┌─ DATA FOR THIS EXERCISE

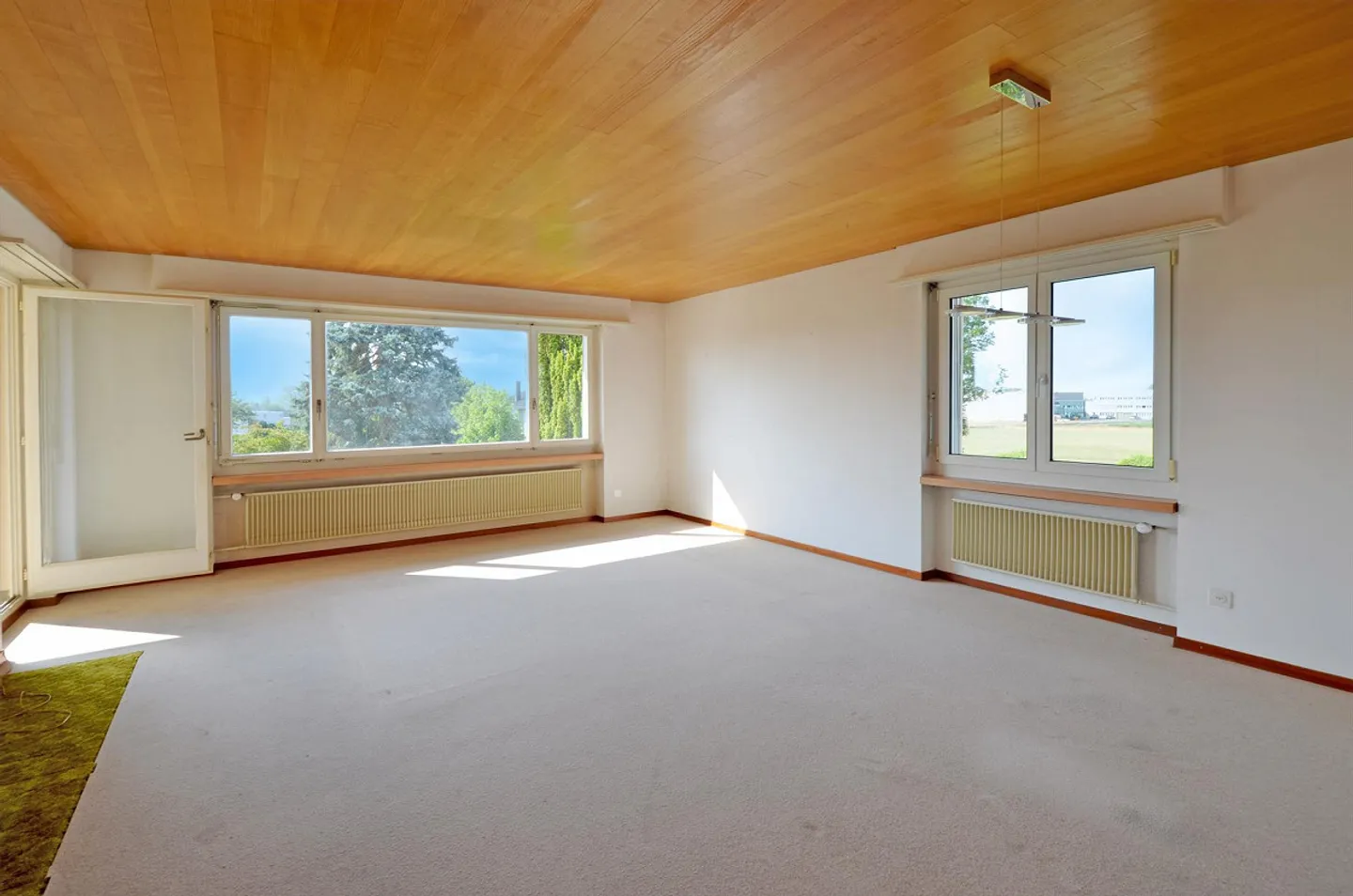 Maison avec deux unités résidentielles dans un emplacement central - Photo 6 sur 10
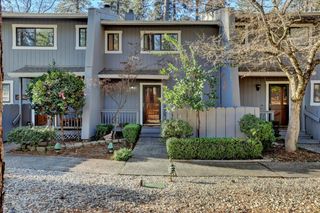 15348 Kingsbury Cir, Grass Valley, CA 95949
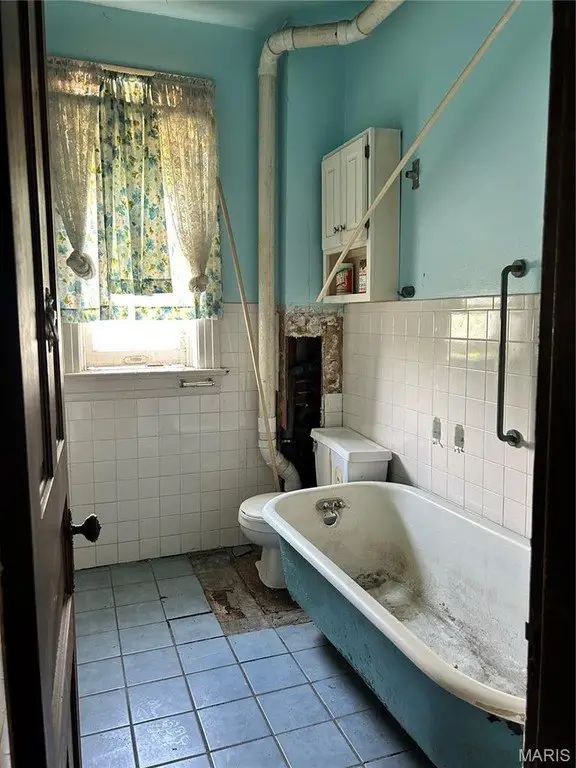 Picture 17
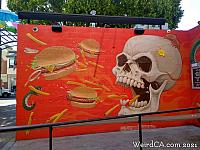 orange alley044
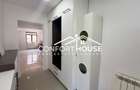 Vila D+P+E+M, 9 camere, 722mp teren, Iancu Nicolae -Cambridge School - 19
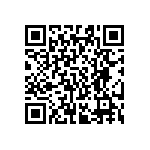 AA0603FR-0726K7L QRCode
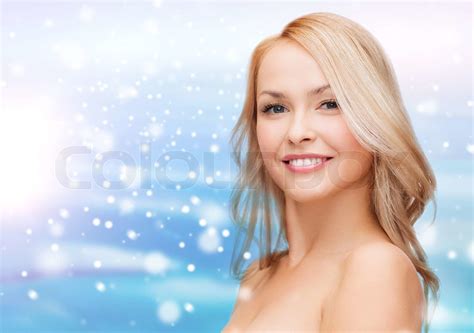 Rule Girls D Areola Bare Legs Bare Shoulders My XXX Hot Girl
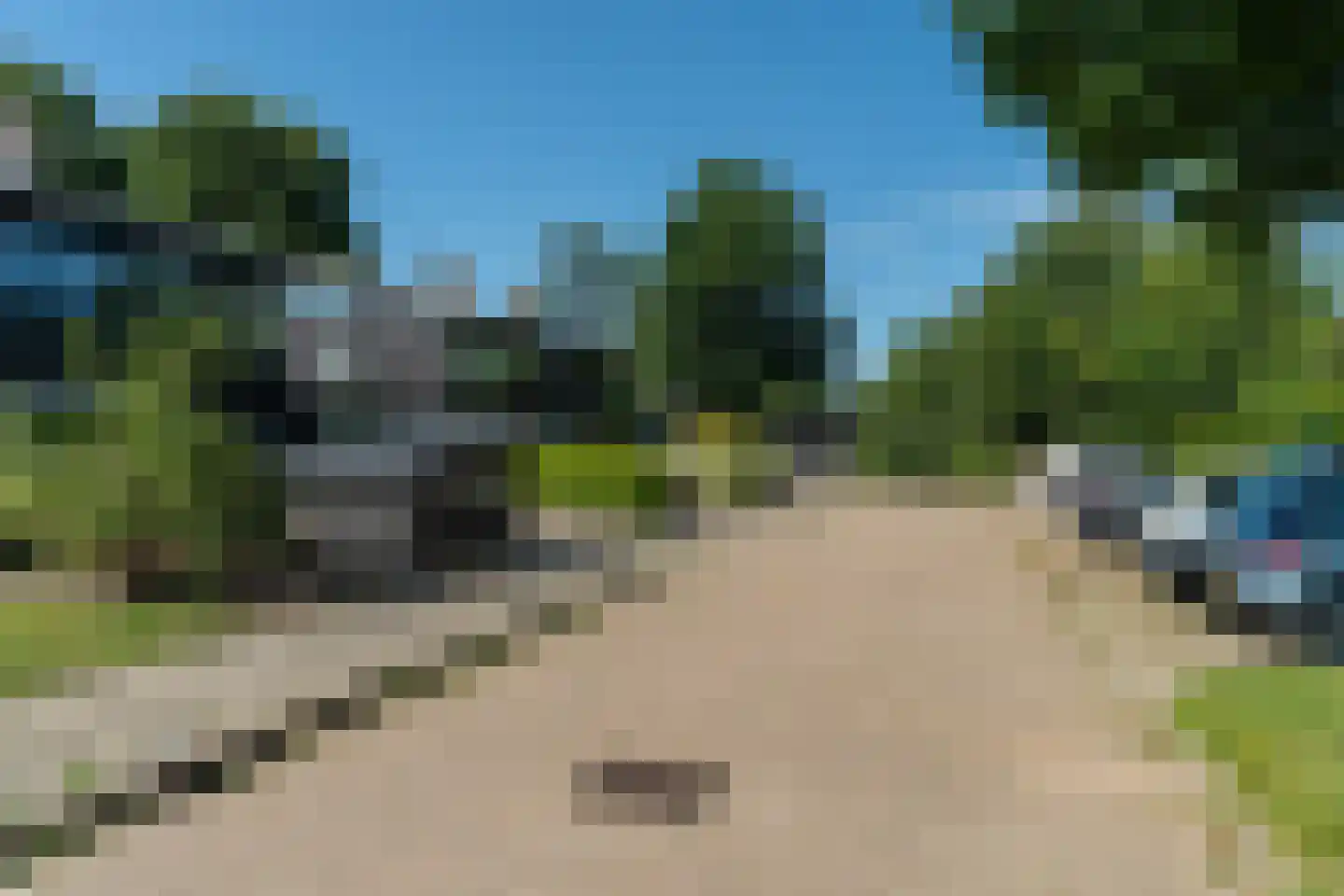 Taling 6 Dokkum thumbnail 42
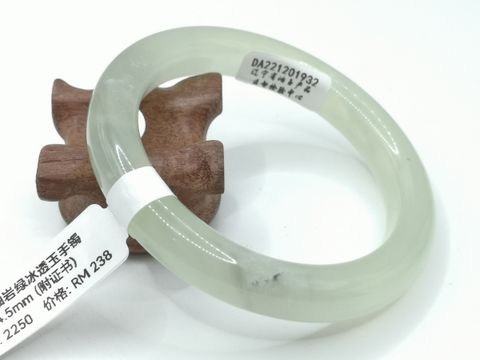 B2250A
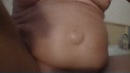 weer wat poppers,mmmmm, film 00:00:00, 0 reacties, 2 stemmen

└─

Please copy every record above exactly, but leave the pictures out.

 Maison avec deux unités résidentielles dans un emplacement central - Photo 6 sur 10
 15348 Kingsbury Cir, Grass Valley, CA 95949
 Picture 17
 orange alley044
 Vila D+P+E+M, 9 camere, 722mp teren, Iancu Nicolae -Cambridge School - 19
 AA0603FR-0726K7L QRCode
 Rule Girls D Areola Bare Legs Bare Shoulders My XXX Hot Girl
 Taling 6 Dokkum thumbnail 42
 B2250A
 weer wat poppers,mmmmm, film 00:00:00, 0 reacties, 2 stemmen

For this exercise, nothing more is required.